14.04.2018
14.04.2018
-“Kim olursa olsun, hangi devlet olursa olsun kimyasal silah kullanmak bir insanlık suçudur. Ama kimyasal silah kullanılıp kullanılmadığı konusunda tereddütler var. BM’den bir heyet gelir, bakarlar, kimyasal silah kullanıldı mı, kullanılmadı mı? Kullanılmışsa hangi ülkede üretilmiş? Bunlar yapılmadan bölgeyi daha da kritik bir sürecin içine sokacak bir savaşı asla doğru bulmuyoruz”
-“Bir vekalet savaşı yapılıyor orada. Rusya’yla Amerika karşılıklı güç gösterisi yapıyorlar. Kendi ülkelerinde yapmıyorlar, başka bir yerde de yapmıyorlar, Ortadoğu’da yapıyorlar. Ölenler kimin silahlarını kullanıyor? Ya Amerika’nın ya da Rusya’nın silahlarını kullanıyor”

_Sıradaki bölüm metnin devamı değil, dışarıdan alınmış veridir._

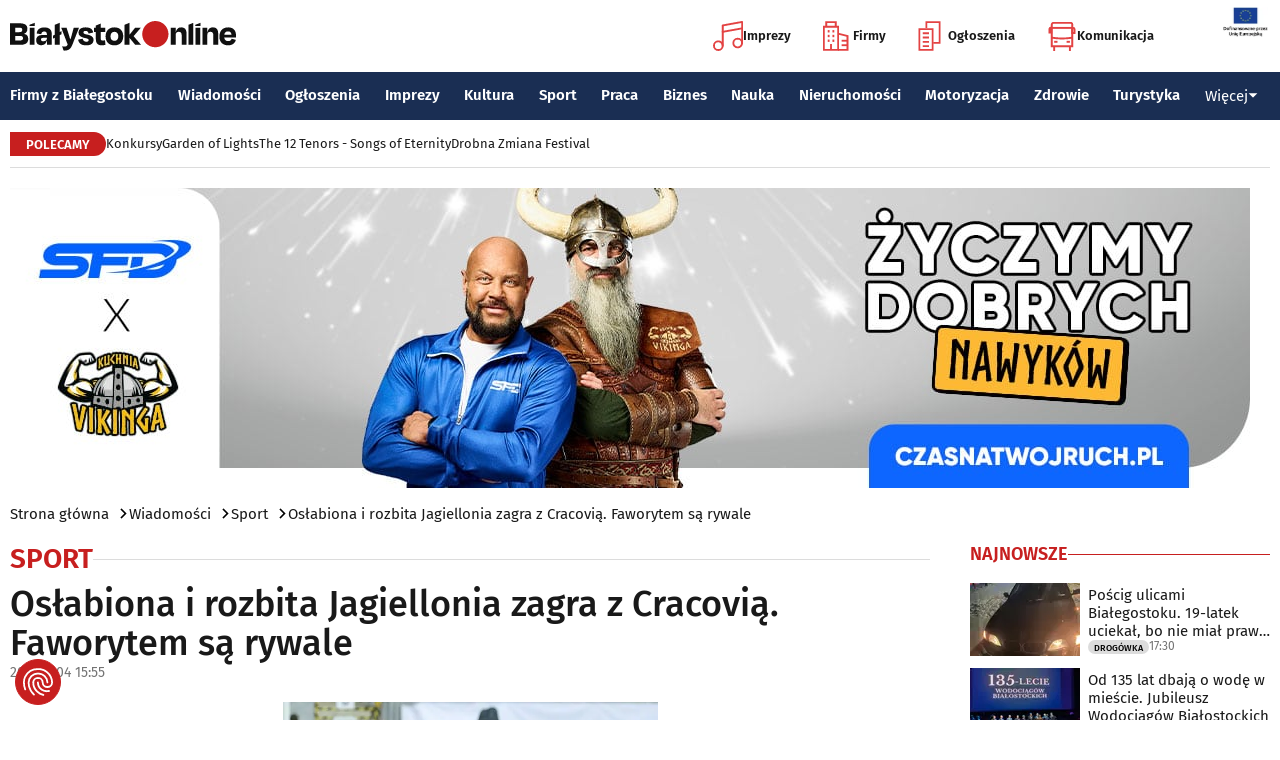

--- FILE ---
content_type: text/html; charset=utf-8
request_url: https://www.google.com/recaptcha/api2/aframe
body_size: 268
content:
<!DOCTYPE HTML><html><head><meta http-equiv="content-type" content="text/html; charset=UTF-8"></head><body><script nonce="nehIR4AZTH-cjJ4nXU3yqQ">/** Anti-fraud and anti-abuse applications only. See google.com/recaptcha */ try{var clients={'sodar':'https://pagead2.googlesyndication.com/pagead/sodar?'};window.addEventListener("message",function(a){try{if(a.source===window.parent){var b=JSON.parse(a.data);var c=clients[b['id']];if(c){var d=document.createElement('img');d.src=c+b['params']+'&rc='+(localStorage.getItem("rc::a")?sessionStorage.getItem("rc::b"):"");window.document.body.appendChild(d);sessionStorage.setItem("rc::e",parseInt(sessionStorage.getItem("rc::e")||0)+1);localStorage.setItem("rc::h",'1768857059427');}}}catch(b){}});window.parent.postMessage("_grecaptcha_ready", "*");}catch(b){}</script></body></html>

-“Türkiye’nin, İran’ın, Irak’ın, Suriye’nin yöneticileri kendi dertlerini çözemezler mi? Kendi dertlerini çözmek için ihaleyi illa egemen güçlere mi çıkarmak lazım?”

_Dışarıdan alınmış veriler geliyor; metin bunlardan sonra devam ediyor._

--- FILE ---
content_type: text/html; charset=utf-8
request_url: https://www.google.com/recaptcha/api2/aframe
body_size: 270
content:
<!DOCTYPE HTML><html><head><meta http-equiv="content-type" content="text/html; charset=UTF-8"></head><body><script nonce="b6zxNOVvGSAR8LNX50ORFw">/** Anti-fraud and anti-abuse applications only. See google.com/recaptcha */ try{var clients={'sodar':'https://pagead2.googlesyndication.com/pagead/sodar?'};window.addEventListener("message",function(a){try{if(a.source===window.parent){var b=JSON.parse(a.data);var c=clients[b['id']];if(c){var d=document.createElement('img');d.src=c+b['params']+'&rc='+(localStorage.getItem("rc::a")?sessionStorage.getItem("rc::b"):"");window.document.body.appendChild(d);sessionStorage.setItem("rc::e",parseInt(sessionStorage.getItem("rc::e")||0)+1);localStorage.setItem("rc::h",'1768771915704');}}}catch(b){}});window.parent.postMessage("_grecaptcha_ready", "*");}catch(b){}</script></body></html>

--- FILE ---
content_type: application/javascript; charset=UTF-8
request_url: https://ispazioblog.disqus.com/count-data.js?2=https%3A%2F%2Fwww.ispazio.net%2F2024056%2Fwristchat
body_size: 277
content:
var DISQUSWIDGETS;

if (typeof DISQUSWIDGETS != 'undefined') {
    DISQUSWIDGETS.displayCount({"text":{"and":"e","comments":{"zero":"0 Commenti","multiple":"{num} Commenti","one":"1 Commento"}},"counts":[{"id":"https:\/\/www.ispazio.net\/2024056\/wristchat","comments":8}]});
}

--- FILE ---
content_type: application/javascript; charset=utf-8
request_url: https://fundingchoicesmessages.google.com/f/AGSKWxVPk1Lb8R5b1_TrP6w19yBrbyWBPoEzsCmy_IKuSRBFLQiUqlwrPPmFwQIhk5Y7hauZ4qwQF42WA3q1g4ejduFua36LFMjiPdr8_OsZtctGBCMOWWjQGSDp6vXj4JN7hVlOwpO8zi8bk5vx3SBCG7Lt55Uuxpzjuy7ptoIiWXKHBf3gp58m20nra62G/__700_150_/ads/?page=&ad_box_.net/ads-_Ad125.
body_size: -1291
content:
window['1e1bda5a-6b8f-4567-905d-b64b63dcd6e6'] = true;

-“Egemen güçlerin bölgeden ellerini çekmesi lazım. Petrol ve doğalgaz buradaki halkların belası oldu. Egemen güçler petrolü ve doğalgazı kontrol etmek için her türlü çatışmaya ortam hazırlıyorlar”
-“Esad’ın demokrat olup olmadığına Suriye halkı karar verir. Esad mı kalır, başka birisi mi gider ona karar verecek olan biz değiliz, karar verecek olan Suriye halkı”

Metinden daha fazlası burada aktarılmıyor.